Haha. Yeah, I've written one or two things on the Speccy ;)

My current setup is Pasmo, ZXSpin and makefiles with a bunch of custom command line tools. For smaller projects (256byte and 1k demos) I usually just use Pasmo on its own.

The screen is indeed weird, but there are a few tricks for navigating around the pixels. Trick 1 is:
Code:
; in: current screen line in DE
; out: next screen line in DE
getNextDE
      inc      d
      ld      a,d
      and      7
      ret      nz
      ld      a,e
      add      a,32
      ld      e,a
      ret      c
      ld      a,d
      sub      8
      ld      d,a
      ret

Trick 2 is to build a table of the start address of each screen line, aligned on a page boundary for quick access of course..
Trick 3 is that it's actually only hard to jump down every 8th line, for the other seven you just need to add 256 to the current address.
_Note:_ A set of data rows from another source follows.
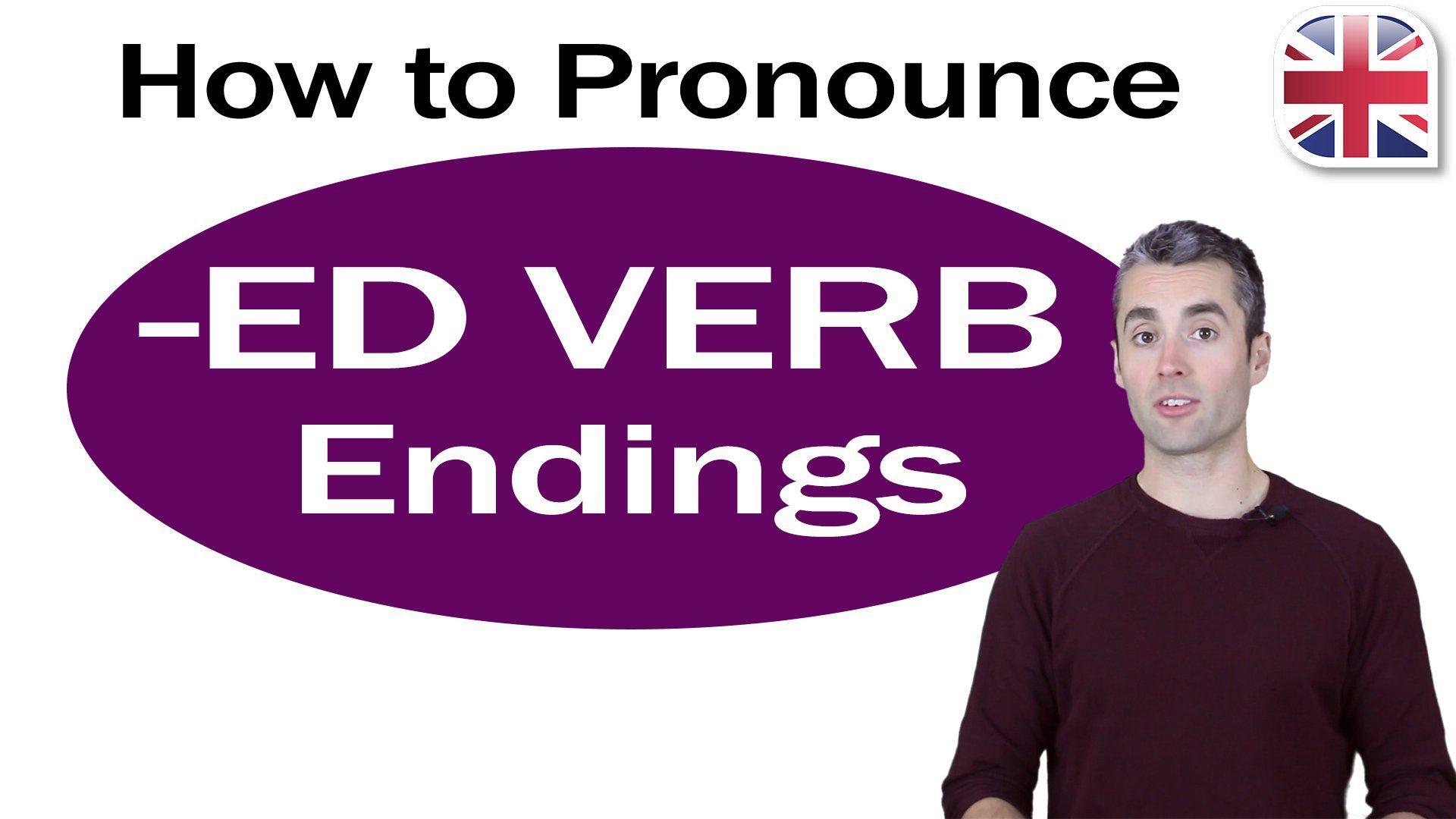Pronounce Verbs Ending Ed Video Lesson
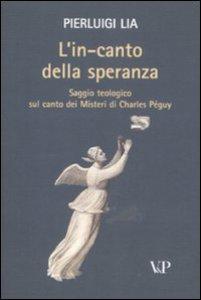 Copertina di 'In-canto della speranza. Saggio teologico sul canto dei misteri di Charles Peguy (L')'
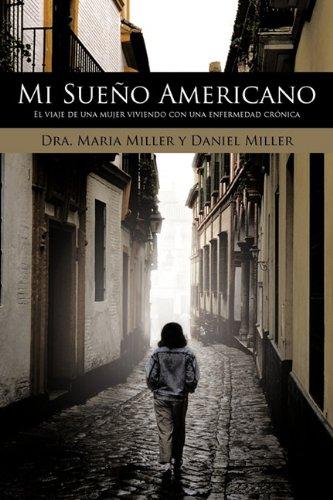 Mi Sueno Americano: El Viaje de Una Mujer Viviendo Con Una Enfermedad Cronica 9781452092454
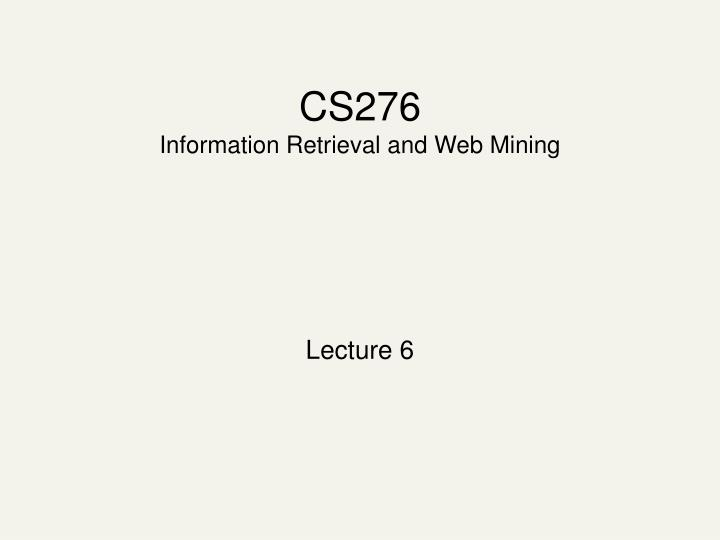cs276 information retrieval and web mining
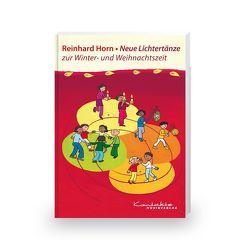 Neue Lichtertänze zur Advents- und Weihnachtszeit von Horn,  Reinhard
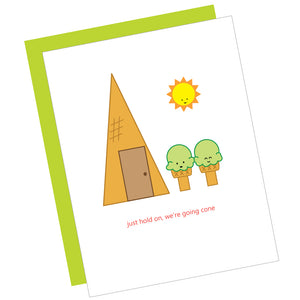 Just Hold On, We're Going Cone Greeting Card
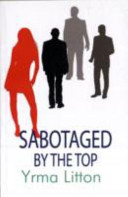 Sabotaged by the Top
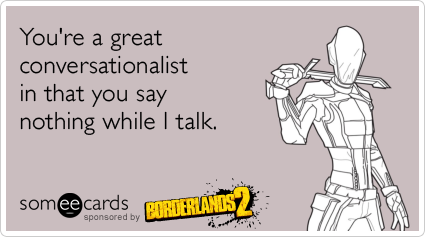 You're a great conversationalist in that you say nothing while I talk.Via someecards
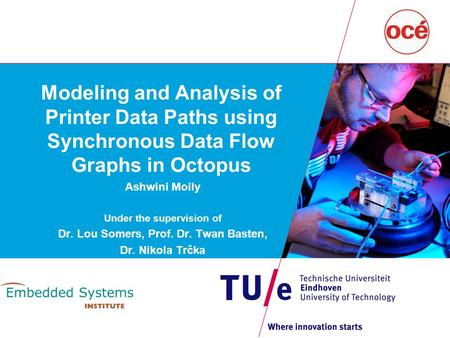 Modeling and Analysis of Printer Data Paths using Synchronous Data Flow Graphs in Octopus Ashwini Moily Under the supervision of Dr. Lou Somers, Prof.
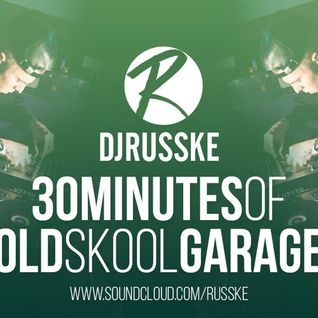 DJRUSSKE - #30MinutesOfOldSkoolGarage(PROMOTIONAL USE ONLY)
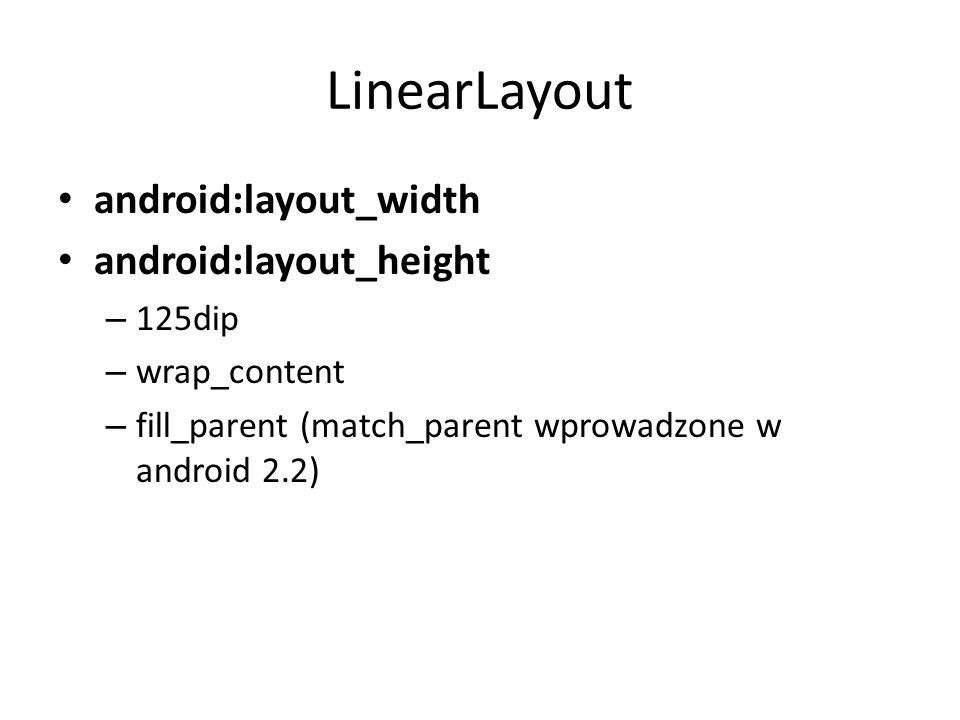 LinearLayout android:layout_width android:layout_height 125dip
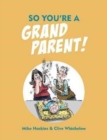 So You're a Grandparent! - Book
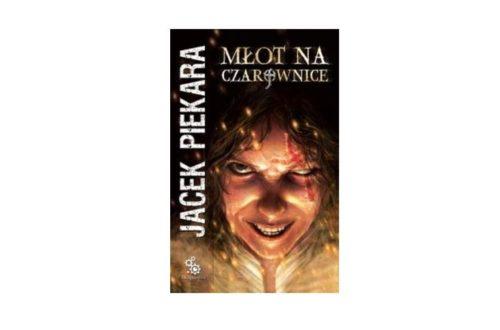 """""""Młot na czarownice"""" – Jacek Piekara"""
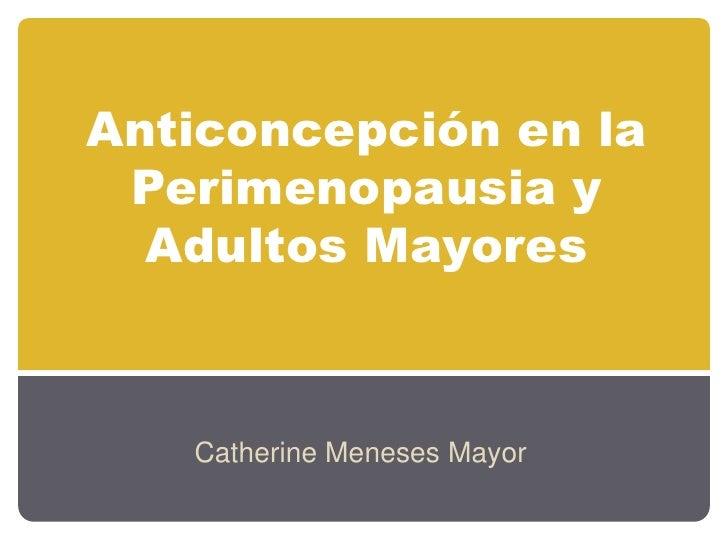 Anticoncepción en la Perimenopausia y Adultos Mayores<br />Catherine Meneses Mayor<br />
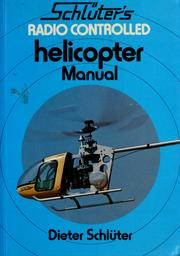 Cover of: Schlüter's radio controlled helicopter manual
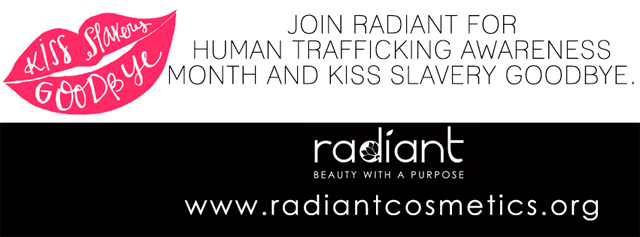 radiant cosmetics, national human trafficking awareness month, lipstick,kiss slavery goodbye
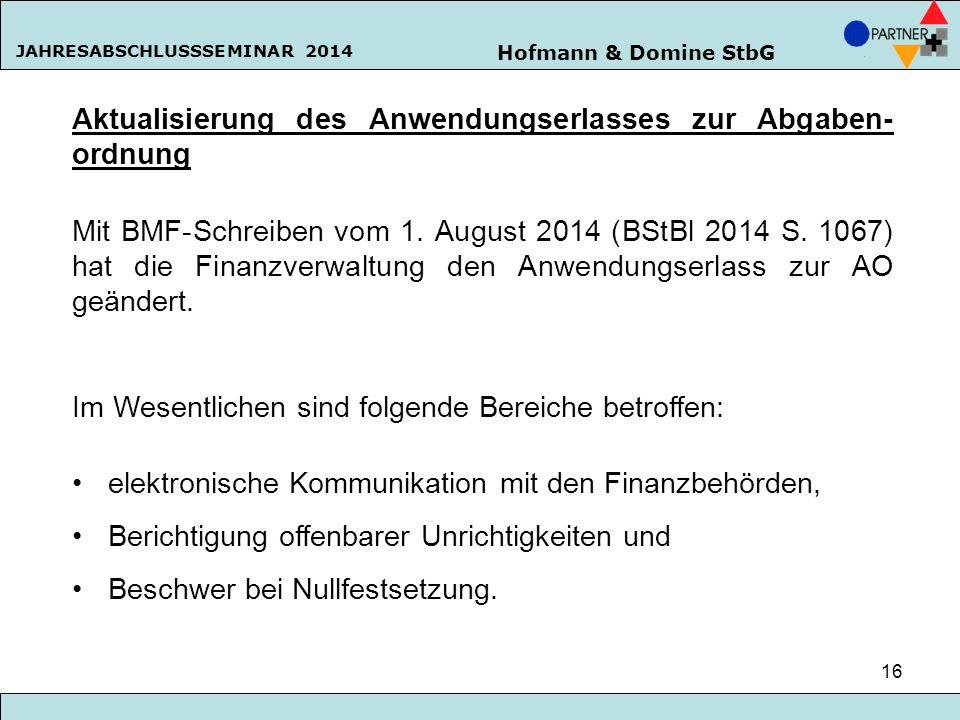 Hofmann & Domine StbG JAHRESABSCHLUSSSEMINAR 2014 16 Aktualisierung des Anwendungserlasses zur Abgaben- ordnung Mit BMF-Schreiben vom 1. August 2014 (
So if HL holds the current line, doing INC H will jump down one line..

There's so much stuff like this that doesn't seem to be documented anywhere. There are efforts like the ZX Technical Wiki but that's still looking pretty pointless. Learning to code a Speccy is all a bit trial and error really. I think I learned most of my most useful Z80 tricks by reading MSX dev sites. If you want, I can give you a few useful bits of code and some header files. Maybe even post them in here for other people to see?

Like Barney I might also suggest asking on WOS, but I don't think you'll get a decent answer, so don't bother :D

Oh, and as for checking on a real Speccy, I have to admit that I don't bother any more - the emulators are more than good enough for most things. If I *have* to test something I have a +2 and a divIDE up in the loft but, more often than not, I ask someone else to test it for me ;)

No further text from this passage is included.